> On Sat, Mar 24 2001, Petru Paler wrote:
> > Hi,
> > What are the gains of using the "kio" mount options? Are
> > kiobufs faster than buffer heads, or they just allow more
> > efficient merging of requests?
> The kiobufs allow efficient "merging" from the fs side, so that
> it can submit single large chunks of I/O. The gains can be pretty
> good, I know Steve Lord had some numbers on IDE and SCSI bh vs kiobuf
> that showed this nicely.
> Jens Axboe
Hmm, not sure I have those numbers anymore Jens. The other point is that
merging of kiobuf requests within the elevator has never been implemented.
Kiobufs and xfs is a long story, but XFS comes from an environment where the
filesystem and buffer cache do request merging and the elevator does not.
For the raw I/O path we have shown that not having to setup buffer heads
on requests, but being able to pass the kiobuf directly to the block
layer was a win, I do not have numbers handy for this myself. There is
definitely a cpu penalty to pay in some cases by using buffer heads when
you start out with large chunks of data you want to do I/O on.
XFS itself has chunks of metadata larger than a page, and writes to the
log are upto 32K at once, the work of setting up buffer_head in these
cases would be worth avoiding, but is not a huge benefit.
We used to have code in the xfs write path where we could cluster together
several hundred pages in one I/O request. This gave good throughput, but
did not play well with the rest of the kernel in terms of resource
consumption, getting pages out of xfs when there was high memory pressure
was a problem, the ordering of writes to the disk was somewhat random as well.
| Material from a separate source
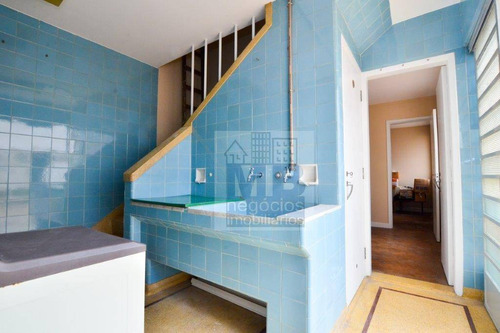 Sobrado Com 3 Dormitórios À Venda, 271 M² Por R$ 2.800.000,00 - Vila Nova Conceição - São Paulo/sp - So0574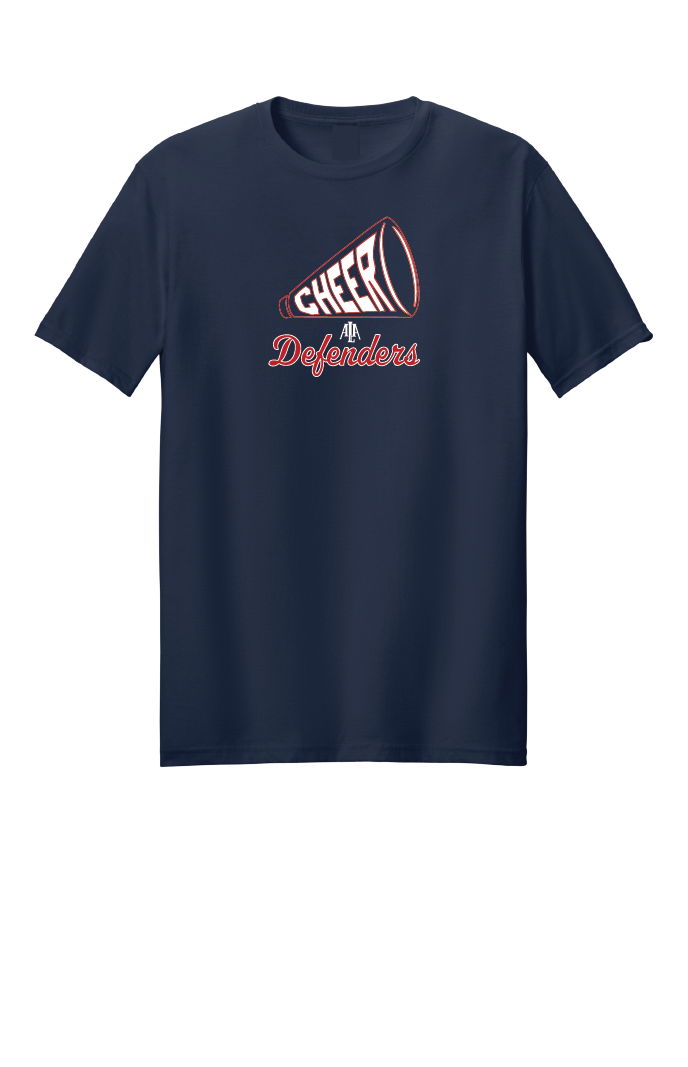 YOUTH CHEER #1. COTTON/POLY. 8000B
We changed the the algorithm used in the write path to fix these problems
and removed the code which did the clustering in this matter. Our write path
now clusters in the elevator using buffer heads. Thanks to the work Jens
has done there, the elevator is doing a pretty good job nowadays. This
leaves the only things in xfs capable of requests bigger than a page
being the metadata component - which is going to use 1 page I/O in most
places, and the direct I/O path.
Long term I would still like to see some mechanism where the filesystem can
issue requests of larger than a page and have them dealt with correctly. This
will probably be something lighter weight than a kiobuf.
We now return to our regularly scheduled programming!